Federal Court Throws Out Abortion Restrictions In Texas

Republicans in control of state governments have been trying to restrict access to both abortion and contraception but on Friday a federal judge rule against new restrictions on abortions in Texas:

A federal judge in Austin, Tex., blocked a stringent new rule on Friday that would have forced more than half of the state’s remaining abortion clinics to close, the latest in a string of court decisions that have at least temporarily kept abortion clinics across the South from being shuttered.

The Texas rule, requiring all abortion clinics to meet the building, equipment and staffing standards of hospital-style surgery centers, had been set to take effect on Monday. But in his opinion, Judge Lee Yeakel of the United States District Court in Austin said the mandate placed unjustified obstacles on women’s access to abortion without providing significant medical benefits.

The rule “is unconstitutional because it imposes an undue burden on the right of women throughout Texas to seek a pre-viability abortion,” he wrote.

Think Progress has more on Republican efforts to restrict abortions using sham health laws:

One of the most significant innovations developed by lawyers and lawmakers who oppose abortion are sham health laws that, on their surface, appear intended to make abortions safer, but which have the practical effect of making abortions difficult or impossible to obtain. Texas’s House Bill 2 (HB2) is one of these laws. Last October, a provision of HB2 took effect that prohibited doctors from performing abortions unless they have admitting privileges in nearby hospitals. Judge Yeakel halted that provision shortly before it took effect, noting that “there is no rational relationship between improved patient outcomes and hospital admitting privileges.” The Fifth Circuit reinstated the law only a few days later.

On Monday, another provision of HB2 is supposed to take effect. This provision imposes rigid new architectural requirements on Texas abortion clinics, including “electrical, heating, ventilation, air conditioning, plumbing, and other physical plant requirements as well as staffing mandates, space utilization, minimum square footage, and parking design” requirements. Many clinics are physically incapable of complying with these requirements in their existing locations. For those clinics, “[t]he cost of acquiring land and constructing a new compliant clinic will likely exceed three million dollars.” The remaining clinics can expect to pay as much as 1.5 million dollars to bring their facilities into compliance with the law. According to Yeakel’s opinion, should this provision of the law take effect, “only seven facilities and a potential eighth will exist in Texas that will not be prevented . . . from performing abortions.”

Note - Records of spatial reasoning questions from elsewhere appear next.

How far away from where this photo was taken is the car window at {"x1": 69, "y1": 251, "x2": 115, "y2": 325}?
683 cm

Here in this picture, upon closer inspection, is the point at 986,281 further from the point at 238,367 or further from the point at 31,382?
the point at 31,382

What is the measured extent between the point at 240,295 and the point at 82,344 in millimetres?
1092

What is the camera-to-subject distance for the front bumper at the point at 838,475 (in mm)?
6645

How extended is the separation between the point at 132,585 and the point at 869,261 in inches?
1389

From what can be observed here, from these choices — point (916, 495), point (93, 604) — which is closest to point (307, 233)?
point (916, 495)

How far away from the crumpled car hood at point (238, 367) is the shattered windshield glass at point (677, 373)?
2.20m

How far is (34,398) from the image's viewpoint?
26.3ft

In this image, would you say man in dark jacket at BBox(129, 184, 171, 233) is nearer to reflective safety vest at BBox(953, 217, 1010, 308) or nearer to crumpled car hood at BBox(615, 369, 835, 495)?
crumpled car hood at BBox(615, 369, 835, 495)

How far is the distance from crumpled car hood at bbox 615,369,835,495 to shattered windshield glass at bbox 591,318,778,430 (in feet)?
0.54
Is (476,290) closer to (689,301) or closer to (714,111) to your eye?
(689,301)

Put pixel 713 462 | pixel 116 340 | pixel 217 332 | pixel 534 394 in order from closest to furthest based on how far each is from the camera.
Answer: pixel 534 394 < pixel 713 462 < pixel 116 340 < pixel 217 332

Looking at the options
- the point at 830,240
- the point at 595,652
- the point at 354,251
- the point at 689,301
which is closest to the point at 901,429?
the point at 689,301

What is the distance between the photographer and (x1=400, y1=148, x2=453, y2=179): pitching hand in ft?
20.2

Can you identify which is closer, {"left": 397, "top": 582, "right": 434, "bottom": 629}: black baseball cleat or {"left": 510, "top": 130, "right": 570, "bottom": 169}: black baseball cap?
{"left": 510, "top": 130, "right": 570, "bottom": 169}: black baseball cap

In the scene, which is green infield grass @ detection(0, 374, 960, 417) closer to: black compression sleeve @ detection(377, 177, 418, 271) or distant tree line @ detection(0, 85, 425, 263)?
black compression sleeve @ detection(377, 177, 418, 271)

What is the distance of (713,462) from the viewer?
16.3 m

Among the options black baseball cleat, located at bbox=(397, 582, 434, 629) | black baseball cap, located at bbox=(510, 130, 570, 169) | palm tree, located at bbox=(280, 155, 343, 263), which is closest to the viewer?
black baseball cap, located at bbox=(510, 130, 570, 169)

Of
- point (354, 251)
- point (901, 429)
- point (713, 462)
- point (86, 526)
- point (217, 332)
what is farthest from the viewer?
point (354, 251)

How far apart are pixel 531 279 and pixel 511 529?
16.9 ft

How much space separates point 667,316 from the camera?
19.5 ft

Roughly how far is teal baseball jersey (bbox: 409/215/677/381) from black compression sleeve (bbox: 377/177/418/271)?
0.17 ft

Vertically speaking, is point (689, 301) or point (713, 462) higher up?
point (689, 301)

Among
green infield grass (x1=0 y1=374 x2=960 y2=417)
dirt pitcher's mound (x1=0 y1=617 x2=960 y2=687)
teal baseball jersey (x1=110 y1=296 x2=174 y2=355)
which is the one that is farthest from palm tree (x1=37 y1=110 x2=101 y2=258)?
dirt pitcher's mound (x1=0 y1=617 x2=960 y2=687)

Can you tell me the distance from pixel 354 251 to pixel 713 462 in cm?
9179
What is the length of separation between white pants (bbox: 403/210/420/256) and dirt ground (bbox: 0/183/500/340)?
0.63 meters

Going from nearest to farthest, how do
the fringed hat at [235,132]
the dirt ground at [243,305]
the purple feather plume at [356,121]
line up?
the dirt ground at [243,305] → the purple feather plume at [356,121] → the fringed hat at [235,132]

Before HB2 became law, by contrast, there were 40 licensed abortion clinics in Texas.

The new architectural requirements require abortion clinics to meet the standards established for what are known as “ambulatory surgical centers” in the state of Texas. Yet, as Yeakel explains, there’s little good reason to treat abortion clinics this way. Many clinics, for example, do not perform surgical abortions at all, only medication abortions that use drugs to terminate a pregnancy. Yet the Texas law requires abortion clinics that perform no surgeries whatsoever to undertake expensive renovations that transform them into surgical facilities.

Even in clinics that do perform surgical abortions, women are more likely to experience higher health risks because HB2 forces clinics close to them to shut down then they are to gain some benefit from the new restrictions. “Higher health risks associated with increased delays in seeking early abortion care, risks associated with longer distance automotive travel on traffic-laden highways, and the act’s possible connection to observed increases in self-induced abortions almost certainly cancel out any potential health benefit associated with the requirement.”

The most remarkable portion of Yeakel’s opinion, however, may be the fact that he does not simply analyze the effect of Texas’s law. He also accuses the state of outright dishonesty. Responding to the state’s argument that some Texans can seek abortions in New Mexico if they are unable to obtain one in Texas thanks to HB2, Yeakel notes that this argument completely undermines any suggestion that these laws are supposed to protect women’s health:

If the State’s true purpose in enacting the ambulatory-surgical-center requirement is to protect the health and safety of Texas women who seek abortions, it is disingenuous and incompatible with that goal to argue that Texas women can seek abortion care in a state with lesser regulations. If, however, the State’s underlying purpose in enacting the requirement was to reduce or eliminate abortion in parts or all of Texas, the State’s position is perfectly congruent with such a goal.

Yeakel, in other words, calls a sham a sham. He recognizes, in the words of the Supreme Court, that the purpose HB2 is to “place a substantial obstacle in the path of a woman seeking an abortion before the fetus attains viability.” And he comes just one step from outright accusing the state of lying when it claims that the law was actually enacted to protect women’s health.